For many people the 45-minute walk up Mandalay Hill for sunset is one of the highlights of a visit to the city. The usual starting point is the staircase between a large pair of chin-thé (lion-dogs) on 10th Street; there is another entrance a little further east.
Whichever route you choose, the concrete steps run uphill beneath a corrugated iron roof, lined with stalls selling drinks and souvenirs. The two routes meet just before Byar Deik Paya, from which a large standing Buddha points back the way you came. The story goes that the Buddha visited the hill and foretold that a great city would be built at its foot.
There are numerous other shrines on the way up the hill, including Ngon Minn Stupa, where the names of donors are written on the white columns. As you get higher, the crowds become thicker, particularly around sunset, but the wide terrace of Sutaungpyi Paya (“wish-granting pagoda”) at the top accommodates the mixture of pilgrims, tourists and novice monks, who are there to practise their English.
Built as the residence for King Mindon and the Burmese aristocracy, Mandalay Palace is protected by walls and a moat more than 2km long on each side.
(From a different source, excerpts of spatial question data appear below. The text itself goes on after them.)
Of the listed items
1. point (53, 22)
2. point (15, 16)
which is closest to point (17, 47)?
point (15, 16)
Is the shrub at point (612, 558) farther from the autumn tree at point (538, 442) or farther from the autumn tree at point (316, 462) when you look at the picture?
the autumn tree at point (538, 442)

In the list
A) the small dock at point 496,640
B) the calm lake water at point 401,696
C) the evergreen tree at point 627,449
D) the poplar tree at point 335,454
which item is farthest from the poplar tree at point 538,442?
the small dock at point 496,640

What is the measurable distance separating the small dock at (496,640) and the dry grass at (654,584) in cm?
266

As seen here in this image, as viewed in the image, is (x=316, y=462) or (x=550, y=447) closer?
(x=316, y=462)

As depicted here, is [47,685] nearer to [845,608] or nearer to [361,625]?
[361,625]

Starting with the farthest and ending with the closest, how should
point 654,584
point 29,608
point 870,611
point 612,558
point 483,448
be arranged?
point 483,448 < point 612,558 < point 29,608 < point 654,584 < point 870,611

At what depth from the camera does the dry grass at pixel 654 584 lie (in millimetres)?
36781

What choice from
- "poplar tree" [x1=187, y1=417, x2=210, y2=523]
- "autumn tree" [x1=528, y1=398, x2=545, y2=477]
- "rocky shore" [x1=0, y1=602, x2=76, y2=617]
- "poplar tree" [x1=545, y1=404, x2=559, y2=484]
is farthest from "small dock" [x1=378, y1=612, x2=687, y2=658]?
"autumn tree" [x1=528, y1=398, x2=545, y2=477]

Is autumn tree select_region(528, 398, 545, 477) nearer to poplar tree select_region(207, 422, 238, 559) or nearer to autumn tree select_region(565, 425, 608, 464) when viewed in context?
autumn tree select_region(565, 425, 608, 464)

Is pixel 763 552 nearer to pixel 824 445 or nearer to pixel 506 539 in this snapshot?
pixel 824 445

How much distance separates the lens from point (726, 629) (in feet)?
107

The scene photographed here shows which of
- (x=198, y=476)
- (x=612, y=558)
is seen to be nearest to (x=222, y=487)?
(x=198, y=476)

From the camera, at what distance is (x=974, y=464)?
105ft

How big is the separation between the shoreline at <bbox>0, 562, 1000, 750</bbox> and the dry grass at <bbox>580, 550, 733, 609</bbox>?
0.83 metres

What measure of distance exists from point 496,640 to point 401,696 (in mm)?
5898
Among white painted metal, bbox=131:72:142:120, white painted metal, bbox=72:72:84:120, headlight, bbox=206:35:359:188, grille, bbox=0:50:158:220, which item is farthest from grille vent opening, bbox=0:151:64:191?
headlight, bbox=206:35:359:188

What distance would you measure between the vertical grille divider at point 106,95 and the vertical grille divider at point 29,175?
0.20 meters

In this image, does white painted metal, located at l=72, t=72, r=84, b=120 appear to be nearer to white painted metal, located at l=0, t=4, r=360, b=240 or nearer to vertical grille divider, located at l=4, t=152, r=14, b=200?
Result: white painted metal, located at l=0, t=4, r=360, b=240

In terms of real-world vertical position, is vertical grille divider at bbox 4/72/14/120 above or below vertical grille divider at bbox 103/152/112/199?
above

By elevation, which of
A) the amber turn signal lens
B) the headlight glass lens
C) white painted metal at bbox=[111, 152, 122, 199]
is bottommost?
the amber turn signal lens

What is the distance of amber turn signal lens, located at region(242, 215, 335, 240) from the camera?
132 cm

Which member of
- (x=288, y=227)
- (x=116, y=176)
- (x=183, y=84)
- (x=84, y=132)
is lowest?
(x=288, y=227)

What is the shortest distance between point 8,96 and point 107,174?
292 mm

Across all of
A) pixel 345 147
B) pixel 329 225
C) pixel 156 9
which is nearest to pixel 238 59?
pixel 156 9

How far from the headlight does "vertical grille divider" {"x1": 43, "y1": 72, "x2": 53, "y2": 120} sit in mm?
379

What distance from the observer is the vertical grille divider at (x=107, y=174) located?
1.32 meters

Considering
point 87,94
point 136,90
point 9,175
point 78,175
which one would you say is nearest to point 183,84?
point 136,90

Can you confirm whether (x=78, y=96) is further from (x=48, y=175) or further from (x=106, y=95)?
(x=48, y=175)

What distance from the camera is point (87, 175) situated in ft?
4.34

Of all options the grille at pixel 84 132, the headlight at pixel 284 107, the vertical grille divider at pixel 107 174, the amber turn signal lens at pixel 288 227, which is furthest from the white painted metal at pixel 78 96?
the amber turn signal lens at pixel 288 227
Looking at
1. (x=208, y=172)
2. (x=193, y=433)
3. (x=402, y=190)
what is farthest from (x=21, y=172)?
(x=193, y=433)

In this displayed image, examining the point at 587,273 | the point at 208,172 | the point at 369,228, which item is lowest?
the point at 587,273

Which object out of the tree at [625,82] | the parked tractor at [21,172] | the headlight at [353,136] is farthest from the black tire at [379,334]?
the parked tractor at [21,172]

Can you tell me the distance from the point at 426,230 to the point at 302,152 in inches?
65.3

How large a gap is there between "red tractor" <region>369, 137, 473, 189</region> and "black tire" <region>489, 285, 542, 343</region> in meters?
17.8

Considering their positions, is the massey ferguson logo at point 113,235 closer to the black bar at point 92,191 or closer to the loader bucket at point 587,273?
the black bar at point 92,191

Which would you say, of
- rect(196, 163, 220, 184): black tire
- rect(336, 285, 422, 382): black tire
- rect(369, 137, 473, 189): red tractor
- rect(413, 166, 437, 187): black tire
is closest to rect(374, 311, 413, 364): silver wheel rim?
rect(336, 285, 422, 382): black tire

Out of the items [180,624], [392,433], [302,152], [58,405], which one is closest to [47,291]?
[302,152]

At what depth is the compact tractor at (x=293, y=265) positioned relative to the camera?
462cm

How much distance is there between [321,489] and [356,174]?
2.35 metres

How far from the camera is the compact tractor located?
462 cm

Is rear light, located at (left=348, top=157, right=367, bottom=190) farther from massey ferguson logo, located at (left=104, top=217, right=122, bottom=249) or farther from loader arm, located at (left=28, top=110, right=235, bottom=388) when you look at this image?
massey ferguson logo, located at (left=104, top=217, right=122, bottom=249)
After the British took the city they used it as a fort, and most of the huge site is still an off-limits military base. The palace complex itself is right at the centre (daily 7.30am–4.30pm; $10 Mandalay ticket), although the wooden buildings all burnt down towards the end of World War II. What you see today is a 1990s reconstruction.
Foreigners can only enter the walls through the east gate and are not allowed to deviate from the straight road to the centre. The best way to get an overview of the palace is by climbing the 130 steps of the helter-skelter-like watchtower in the southeast of the palace area. The iron roofs of the forty or so timber buildings that make up the palace may look inauthentic, but were actually specified that way by King Mindon. Generally though, the buildings, reminiscent of a film set, are impressive from a distance but less so when examined up close.